_Texto de referência_.
________________

18 de Fevereiro de 2021, por Evaldo Balbino 0

De noite eu não via quase nada, porque não tinha luz elétrica no povoado.

Lá em casa, parede de tijolo à mostra, chão também de tijolo no qual eu tinha vontade de nadar quando minhas irmãs o lavavam. Eram latas tantas de água que limpavam tudo, e o tijolo do chão bebendo a água que lhe matava a sede. E minha sede de mergulhar ali era muita.

De noite, nessa casa de família numerosa, a luz de lamparina era a nossa companheira. Sua fumaça chegava à cumeeira, sua flama projetava sombras nas paredes. Sombras humanas, pois os demais bichos fugiam lá de casa, tamanha era a higiene com tudo.

Lembro as sombras dos meus irmãos estudando, fazendo de noite o para-casa, porque de tarde ou de manhã, no contraturno da escola, o que faziam eram os afazeres da casa e das roças que o pai cultivava em terra alheia nas proximidades.

Era de noite, nessa casa, que eu via a sombra de minha mãe ao tear. Colchas sendo tecidas para ajudar no cuidado financeiro de tudo. Marido e mulher em labutas sem fim. Lembro a noite em que dois garrotes da redondeza travaram uma baita briga. E seus urros e embates corporais eram escutados a distância. Minha mãe assustou-se; mas, clamando pela misericórdia de Deus, não largou o tear nas altas horas semiescuras.

________________

_Lista de exercícios_.
(a) Verifique se as afirmações a seguir concordam com o texto de referência, respondendo sim ou não e citando literalmente o trecho que decide cada caso: (i) o povoado não dispunha de luz elétrica; (ii) os irmãos faziam o para-casa pela manhã; (iii) a mãe abandonou o tear ao ouvir a briga dos garrotes.
(b) Resuma o texto de referência em duas frases.
Utilize apenas o texto de referência como fonte.

_Dados para análise_.
________________

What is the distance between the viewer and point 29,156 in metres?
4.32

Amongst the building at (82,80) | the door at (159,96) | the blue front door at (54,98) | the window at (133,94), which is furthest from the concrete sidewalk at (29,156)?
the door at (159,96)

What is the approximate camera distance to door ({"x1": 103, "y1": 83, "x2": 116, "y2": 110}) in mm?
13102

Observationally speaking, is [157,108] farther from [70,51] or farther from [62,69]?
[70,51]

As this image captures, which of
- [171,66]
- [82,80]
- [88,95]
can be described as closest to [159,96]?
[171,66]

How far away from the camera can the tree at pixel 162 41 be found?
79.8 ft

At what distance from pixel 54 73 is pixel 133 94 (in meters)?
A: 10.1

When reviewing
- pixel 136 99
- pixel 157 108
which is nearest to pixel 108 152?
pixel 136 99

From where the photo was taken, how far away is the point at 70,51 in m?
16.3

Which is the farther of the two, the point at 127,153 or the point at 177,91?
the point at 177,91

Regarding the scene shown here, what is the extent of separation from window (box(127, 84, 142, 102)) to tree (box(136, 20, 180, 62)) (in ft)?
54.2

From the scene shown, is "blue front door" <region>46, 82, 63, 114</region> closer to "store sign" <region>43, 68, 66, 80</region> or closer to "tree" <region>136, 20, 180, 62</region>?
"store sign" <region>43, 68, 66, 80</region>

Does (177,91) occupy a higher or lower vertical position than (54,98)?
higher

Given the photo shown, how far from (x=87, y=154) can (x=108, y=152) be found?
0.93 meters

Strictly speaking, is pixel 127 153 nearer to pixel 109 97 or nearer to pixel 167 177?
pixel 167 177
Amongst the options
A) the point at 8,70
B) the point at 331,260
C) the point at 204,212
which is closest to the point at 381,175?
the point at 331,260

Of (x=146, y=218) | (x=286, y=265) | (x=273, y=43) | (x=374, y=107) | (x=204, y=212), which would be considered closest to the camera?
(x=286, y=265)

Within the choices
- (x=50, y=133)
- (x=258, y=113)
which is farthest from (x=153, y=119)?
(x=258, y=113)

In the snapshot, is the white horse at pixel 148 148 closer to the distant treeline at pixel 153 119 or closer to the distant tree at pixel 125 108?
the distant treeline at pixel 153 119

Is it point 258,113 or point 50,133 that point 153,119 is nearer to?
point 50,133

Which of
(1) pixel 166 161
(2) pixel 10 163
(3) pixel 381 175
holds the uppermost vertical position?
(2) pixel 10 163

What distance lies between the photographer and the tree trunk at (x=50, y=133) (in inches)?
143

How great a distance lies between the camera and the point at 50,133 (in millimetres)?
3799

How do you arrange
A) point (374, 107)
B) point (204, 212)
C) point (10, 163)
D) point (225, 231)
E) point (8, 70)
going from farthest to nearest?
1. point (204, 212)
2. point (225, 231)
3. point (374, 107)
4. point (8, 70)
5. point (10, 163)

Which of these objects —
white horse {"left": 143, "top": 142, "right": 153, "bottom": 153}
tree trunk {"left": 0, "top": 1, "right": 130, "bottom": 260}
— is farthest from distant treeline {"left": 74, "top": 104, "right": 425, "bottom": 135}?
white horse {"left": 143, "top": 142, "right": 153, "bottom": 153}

________________

_Respostas por exercício_.
(a)
(i) Sim: "porque não tinha luz elétrica no povoado".
(ii) Não: "fazendo de noite o para-casa".
(iii) Não: "não largou o tear nas altas horas semiescuras".

(b) Sem luz elétrica no povoado, a casa da família numerosa era iluminada à noite por uma lamparina, cuja chama projetava nas paredes as sombras dos irmãos estudando, já que de dia se ocupavam da casa e das roças que o pai cultivava em terra alheia. À noite, a mãe tecia colchas no tear para ajudar nas finanças e, embora assustada com a briga de dois garrotes da redondeza, não largou o trabalho.